■ **ФРАГМЕНТ ТЕКСТА**:
Сергей Шнуров: «Буду приспосабливаться»
Лидер «авангардной» группы о том, что есть правда и истина, о концепции «нового старого», страшном слове «панк-молебен», о том, когда наступит конец света и почему он перестал петь песню «Алкоголик и придурок»
Лидер группы «Ленинград» никогда не считал себя музыкантом и тем не менее выпустил в прошлом году аж три альбома — «Рыбу» с ансамблем, инструментальный «Вечерний Ленинград» и сольный «Лютик», таким образом став одним из самых активных русских музыкантов 2012-го. В новом году Сергей Шнуров по-прежнему занимается любимым делом — поиском и конструированием смыслов. Интервью происходит в питерском ресторане «Кококо», месяц назад открытом женой Шнура Матильдой, которая присутствует при разговоре.
Шнур: Я буду сырники.
Официант: Сырников нет.
Шнур: Ну и хуй с ними.
— Хотите, я приготовлю? У меня в последнее время хорошо получаются!
— Давайте лучше поговорим. Какой инфоповод?
— COLTA.RU опять открывается. Сайт о культуре.
— А какая сейчас культура? Стас Михайлов, Лепс и Ваенга. Те, чьи концерты больше всего посещают. Если народу дать право выбирать, все захотят читать только о новых детях Ваенги и новых женах Стаса Михайлова.
— Это народные артисты, их зритель в интернете не сидит, он телик смотрит.
— Ошибка большая. Судя по дискуссии, которая выстраивается в интернете, — «Ты ебанько, пошел ты на хуй» — народ как раз и сидит в интернете.
— Вам не кажется, что мата стало слишком много? Раньше — либо шофер матерился, либо интеллигент, сейчас — все подряд. У меня вот под окном студенты сессию обсуждали, про «ебаные диалоги Платона». Даже у студентов теперь дискурс такой.
— Меня здесь больше смущает слово «дискурс». Есть русское слово — разговор, вот и давайте говорить по-русски. Дело в другом. При отсутствии мыслей мат — не вредитель и не помощник. Когда мыслей нет и выражать нечего, разговор сводится к сотрясению воздуха. Как в дискуссионных программах по телевизору — есть ли там мысли? Мыслей нет, есть спор. Задача — риторически обыграть другого человека. Но разговора не получается. И истина в таких спорах не рождается. Потому что никто истину не ищет, у всех своя правда. Нужно разнести два понятия: «правда» и «истина». Сейчас все живут правдой. А истина на хуй никому не нужна.

■ **ПРЕДОСТАВЛЕННЫЕ ЗАПИСИ**:
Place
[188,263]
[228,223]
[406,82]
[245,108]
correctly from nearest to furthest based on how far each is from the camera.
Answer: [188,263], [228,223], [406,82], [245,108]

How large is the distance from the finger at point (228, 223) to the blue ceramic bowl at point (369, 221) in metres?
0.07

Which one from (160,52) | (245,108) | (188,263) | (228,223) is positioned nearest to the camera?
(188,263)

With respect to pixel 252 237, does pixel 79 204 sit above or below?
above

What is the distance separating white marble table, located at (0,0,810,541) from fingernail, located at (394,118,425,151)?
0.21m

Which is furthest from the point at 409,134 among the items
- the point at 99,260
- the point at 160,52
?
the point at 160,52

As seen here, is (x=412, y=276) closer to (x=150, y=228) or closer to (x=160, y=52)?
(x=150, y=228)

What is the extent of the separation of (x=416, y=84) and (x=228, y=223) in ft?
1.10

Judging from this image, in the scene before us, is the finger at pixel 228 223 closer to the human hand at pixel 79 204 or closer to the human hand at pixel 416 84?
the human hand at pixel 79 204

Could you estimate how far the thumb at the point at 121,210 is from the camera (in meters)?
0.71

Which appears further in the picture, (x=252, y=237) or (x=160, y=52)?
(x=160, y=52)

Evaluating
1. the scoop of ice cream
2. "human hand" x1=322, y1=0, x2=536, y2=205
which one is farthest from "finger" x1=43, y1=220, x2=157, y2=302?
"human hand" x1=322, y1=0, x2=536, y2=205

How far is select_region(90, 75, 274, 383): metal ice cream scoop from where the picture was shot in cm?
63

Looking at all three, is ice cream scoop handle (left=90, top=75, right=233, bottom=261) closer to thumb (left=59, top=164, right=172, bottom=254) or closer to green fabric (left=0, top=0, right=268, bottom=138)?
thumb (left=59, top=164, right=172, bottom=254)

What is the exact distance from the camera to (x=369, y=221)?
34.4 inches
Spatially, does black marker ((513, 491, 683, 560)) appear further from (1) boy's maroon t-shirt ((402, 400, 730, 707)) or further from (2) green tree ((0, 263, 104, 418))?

■ **ЗАДАНИЕ 1**:
Определите, сколько строк в записях содержат строку «point», и дайте в ответ только число.
■ **ЗАДАНИЕ 2**:
Продолжите интервью с Сергеем Шнуровым, начав сразу после последней приведённой реплики.

■ **ОТВЕТ К ЗАДАНИЮ 1**:
6

■ **ОТВЕТ К ЗАДАНИЮ 2**:
— А было время, когда была нужна?
— В России, наверное, нет. Но в России, собственно, и философия скудна, вернее, ее никогда и не было. В России истина не интересна, зато интересна правда. Истина еще у Платона и Сократа — это попытка найти вневременное основание бытия. А правда имеет личностный оттенок, правда у каждого своя. В России есть правда, но нет истины. А правды очень много, на мой взгляд. Говорят, что все лгут, но это не так: все выражают собственную правду.
— А где-то в других местах ищут истину?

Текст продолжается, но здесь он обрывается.